I know an argument which I think is different from the other two. It shows that the value of the sum in question is the same regardless of how you split 1,2,...,2n into two sets of size n, but doesn't compute what that value is (though it's easy to compute it via a separate argument, using the odd-even split or the low-high split). You just need to show that if you swap two adjacent integers between the two sets, the value of the sum doesn't change; and that you can get from any split to any other via moves of this kind. This isn't what the OP asked for, but I find this approach very handy for many sorts of combinatorial problems. Jim Propp On Sunday, August 24, 2014, Gareth McCaughan <gareth.mccaughan@pobox.com> wrote:
On 24/08/2014 12:50, J.P. Grossman wrote:
I'm not sure what you mean by "bijective", but if you graph the two sequences then they form an X pattern.
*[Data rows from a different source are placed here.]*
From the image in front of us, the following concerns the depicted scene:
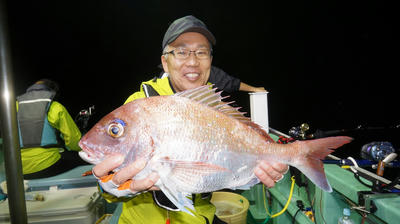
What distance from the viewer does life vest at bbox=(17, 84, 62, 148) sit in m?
3.75

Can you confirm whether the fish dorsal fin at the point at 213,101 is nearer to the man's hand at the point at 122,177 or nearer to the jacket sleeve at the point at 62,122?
the man's hand at the point at 122,177

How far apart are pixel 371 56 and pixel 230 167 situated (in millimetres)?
54042

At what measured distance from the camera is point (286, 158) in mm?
1469

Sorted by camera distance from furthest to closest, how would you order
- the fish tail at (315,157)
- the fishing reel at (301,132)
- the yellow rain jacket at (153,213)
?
the fishing reel at (301,132) < the yellow rain jacket at (153,213) < the fish tail at (315,157)

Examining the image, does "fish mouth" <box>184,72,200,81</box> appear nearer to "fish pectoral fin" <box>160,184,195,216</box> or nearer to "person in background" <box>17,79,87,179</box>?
"fish pectoral fin" <box>160,184,195,216</box>

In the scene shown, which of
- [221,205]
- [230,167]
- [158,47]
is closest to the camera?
[230,167]

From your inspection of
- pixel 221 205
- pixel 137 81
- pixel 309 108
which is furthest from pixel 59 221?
pixel 137 81

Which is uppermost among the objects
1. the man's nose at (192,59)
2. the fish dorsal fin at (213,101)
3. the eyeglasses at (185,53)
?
the eyeglasses at (185,53)

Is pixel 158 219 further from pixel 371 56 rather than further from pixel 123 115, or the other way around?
pixel 371 56

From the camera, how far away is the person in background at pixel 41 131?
3.72 meters

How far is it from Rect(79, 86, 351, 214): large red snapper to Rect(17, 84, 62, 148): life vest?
3155mm

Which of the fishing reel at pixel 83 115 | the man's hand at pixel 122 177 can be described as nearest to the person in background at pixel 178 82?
the man's hand at pixel 122 177

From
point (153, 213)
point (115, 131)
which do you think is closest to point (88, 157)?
point (115, 131)

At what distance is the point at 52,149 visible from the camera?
13.1 feet
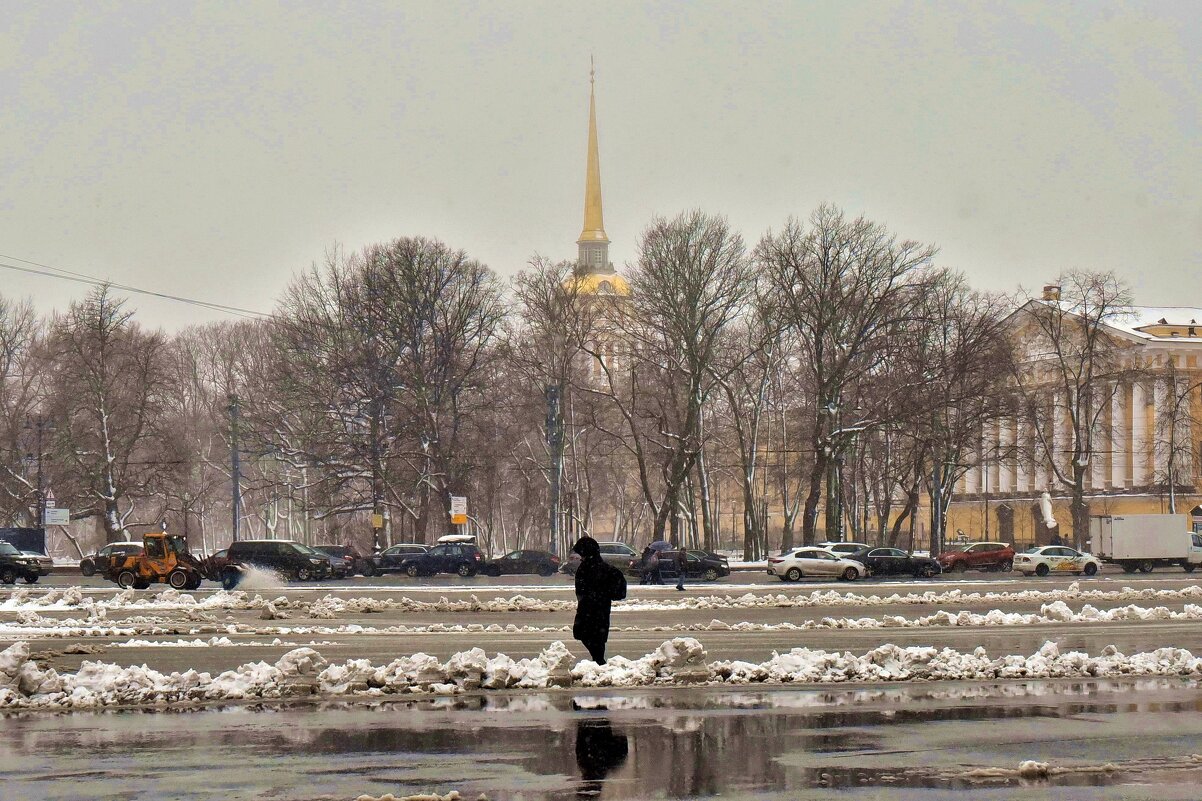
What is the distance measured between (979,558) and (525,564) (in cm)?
1908

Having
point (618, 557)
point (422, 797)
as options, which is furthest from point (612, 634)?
point (618, 557)

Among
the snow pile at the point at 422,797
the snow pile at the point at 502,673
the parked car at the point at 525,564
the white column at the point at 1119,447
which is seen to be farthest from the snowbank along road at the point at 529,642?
the white column at the point at 1119,447

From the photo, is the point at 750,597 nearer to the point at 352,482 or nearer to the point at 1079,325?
the point at 352,482

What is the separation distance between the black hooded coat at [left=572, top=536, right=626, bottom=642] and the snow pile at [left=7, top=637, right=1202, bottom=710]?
55 cm

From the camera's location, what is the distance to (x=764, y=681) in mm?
16953

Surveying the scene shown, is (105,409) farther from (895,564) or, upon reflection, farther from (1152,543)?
(1152,543)

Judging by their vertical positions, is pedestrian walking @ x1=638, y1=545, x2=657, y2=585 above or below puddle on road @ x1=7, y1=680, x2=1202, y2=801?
below

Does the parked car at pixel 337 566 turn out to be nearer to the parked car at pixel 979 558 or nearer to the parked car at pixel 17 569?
the parked car at pixel 17 569

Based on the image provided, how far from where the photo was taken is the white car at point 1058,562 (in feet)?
196

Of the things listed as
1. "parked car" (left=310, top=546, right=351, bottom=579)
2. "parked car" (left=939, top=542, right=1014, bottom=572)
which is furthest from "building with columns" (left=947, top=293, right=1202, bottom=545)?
"parked car" (left=310, top=546, right=351, bottom=579)

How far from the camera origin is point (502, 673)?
1650 cm

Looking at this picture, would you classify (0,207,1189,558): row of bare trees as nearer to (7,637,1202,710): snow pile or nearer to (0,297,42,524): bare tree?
(0,297,42,524): bare tree

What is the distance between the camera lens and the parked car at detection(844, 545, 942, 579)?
186 feet

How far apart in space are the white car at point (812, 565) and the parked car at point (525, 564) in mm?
9124
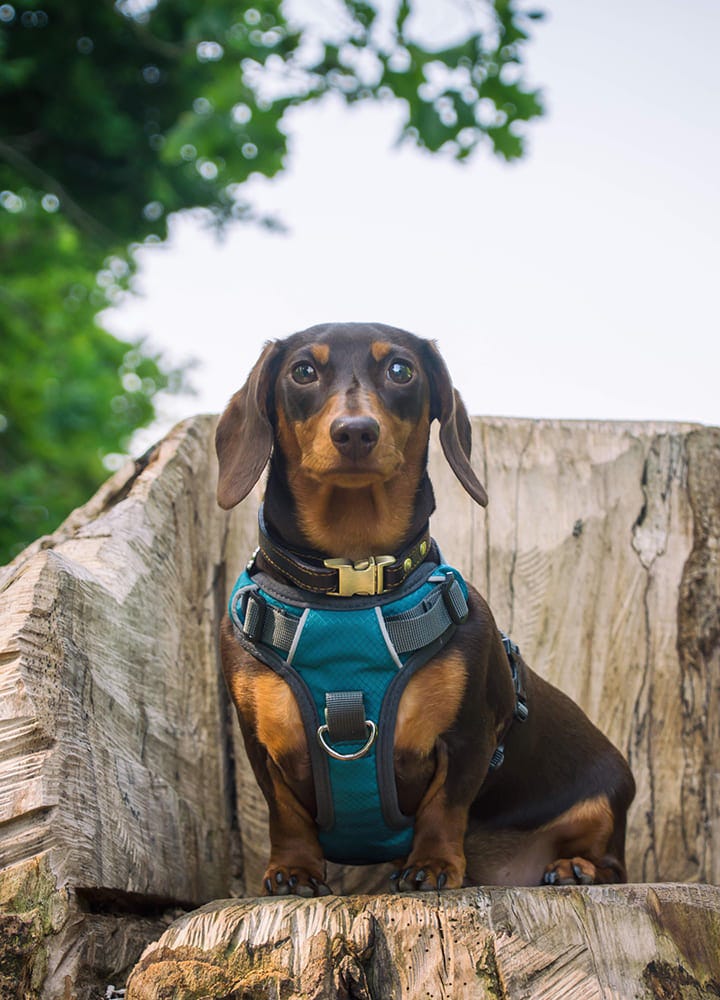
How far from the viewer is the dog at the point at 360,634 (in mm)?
2459

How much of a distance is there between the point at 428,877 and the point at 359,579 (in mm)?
655

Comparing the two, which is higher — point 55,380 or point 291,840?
point 55,380

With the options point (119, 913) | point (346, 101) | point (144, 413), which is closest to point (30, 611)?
point (119, 913)

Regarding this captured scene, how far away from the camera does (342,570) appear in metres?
2.53

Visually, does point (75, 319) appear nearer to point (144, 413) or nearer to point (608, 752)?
point (144, 413)

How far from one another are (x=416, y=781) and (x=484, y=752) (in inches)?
6.7

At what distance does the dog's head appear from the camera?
8.13 feet

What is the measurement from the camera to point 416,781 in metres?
2.53

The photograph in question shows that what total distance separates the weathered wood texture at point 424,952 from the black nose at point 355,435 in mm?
913

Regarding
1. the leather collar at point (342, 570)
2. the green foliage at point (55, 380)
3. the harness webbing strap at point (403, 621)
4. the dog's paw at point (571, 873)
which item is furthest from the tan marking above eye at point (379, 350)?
the green foliage at point (55, 380)

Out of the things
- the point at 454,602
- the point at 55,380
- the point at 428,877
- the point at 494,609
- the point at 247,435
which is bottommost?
the point at 428,877

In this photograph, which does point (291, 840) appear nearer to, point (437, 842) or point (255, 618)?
point (437, 842)

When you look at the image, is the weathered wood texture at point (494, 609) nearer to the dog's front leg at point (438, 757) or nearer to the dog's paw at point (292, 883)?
the dog's paw at point (292, 883)

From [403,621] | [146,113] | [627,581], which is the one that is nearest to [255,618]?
[403,621]
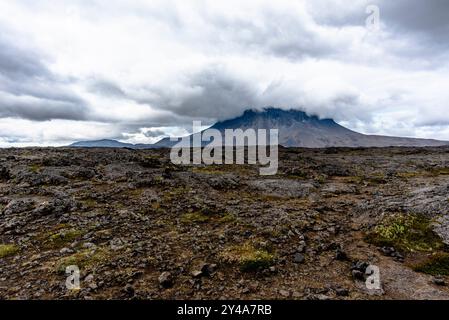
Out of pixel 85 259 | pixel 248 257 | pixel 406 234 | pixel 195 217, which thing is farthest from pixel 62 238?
pixel 406 234

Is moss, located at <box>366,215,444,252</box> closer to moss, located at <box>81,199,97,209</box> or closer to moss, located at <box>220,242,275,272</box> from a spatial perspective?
moss, located at <box>220,242,275,272</box>

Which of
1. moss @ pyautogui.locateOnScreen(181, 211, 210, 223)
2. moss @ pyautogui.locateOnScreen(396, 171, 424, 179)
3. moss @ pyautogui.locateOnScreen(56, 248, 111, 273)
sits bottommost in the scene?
moss @ pyautogui.locateOnScreen(56, 248, 111, 273)

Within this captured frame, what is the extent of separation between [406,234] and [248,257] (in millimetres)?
10923

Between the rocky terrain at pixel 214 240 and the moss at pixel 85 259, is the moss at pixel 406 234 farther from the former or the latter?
the moss at pixel 85 259

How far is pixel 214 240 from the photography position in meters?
20.1

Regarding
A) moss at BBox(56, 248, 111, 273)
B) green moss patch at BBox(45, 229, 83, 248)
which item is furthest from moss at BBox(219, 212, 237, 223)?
green moss patch at BBox(45, 229, 83, 248)

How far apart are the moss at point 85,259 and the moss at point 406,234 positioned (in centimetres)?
1622

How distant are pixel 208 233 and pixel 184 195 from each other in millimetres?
11644

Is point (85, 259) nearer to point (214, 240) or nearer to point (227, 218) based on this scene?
point (214, 240)

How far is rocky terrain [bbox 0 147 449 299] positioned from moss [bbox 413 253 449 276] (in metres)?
0.08

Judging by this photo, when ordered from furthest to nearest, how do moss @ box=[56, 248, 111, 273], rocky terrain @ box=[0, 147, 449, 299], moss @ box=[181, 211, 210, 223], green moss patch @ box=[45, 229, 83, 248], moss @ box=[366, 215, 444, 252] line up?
moss @ box=[181, 211, 210, 223]
green moss patch @ box=[45, 229, 83, 248]
moss @ box=[366, 215, 444, 252]
moss @ box=[56, 248, 111, 273]
rocky terrain @ box=[0, 147, 449, 299]

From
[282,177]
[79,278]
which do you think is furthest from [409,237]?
[282,177]

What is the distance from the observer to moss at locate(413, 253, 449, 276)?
1633 centimetres
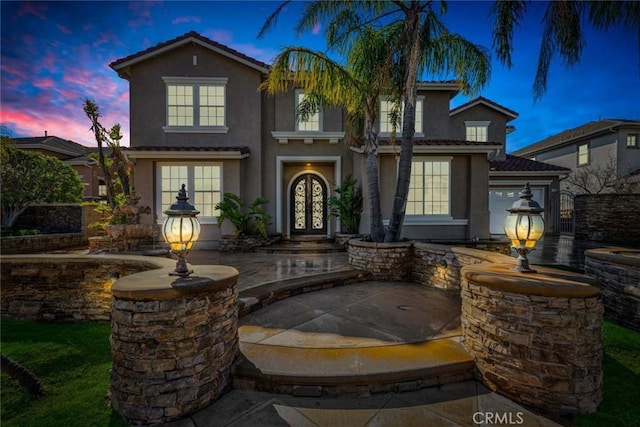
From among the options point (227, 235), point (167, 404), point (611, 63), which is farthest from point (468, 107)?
point (167, 404)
The numbers in the upper branches are always {n+1, ..., 2n} in some order, and the numbers in the lower branches are always {1, ..., n} in some order, so the sum |a_i - b_i| is always (n+1 + n+2 + ... + 2n) - (1 + 2 + ... + n) = n^2
More formally, [...]
Yes, this is basically the same as one of the proofs on the cut-the-knot page I linked to. It's not bad, but not quite what I was hoping for.
By "bijective" I mean: We're trying to prove that one positive integer equals another. Perhaps there's a proof that makes it obvious that each of them is the size of some set, and exhibits a bijection between the two sets.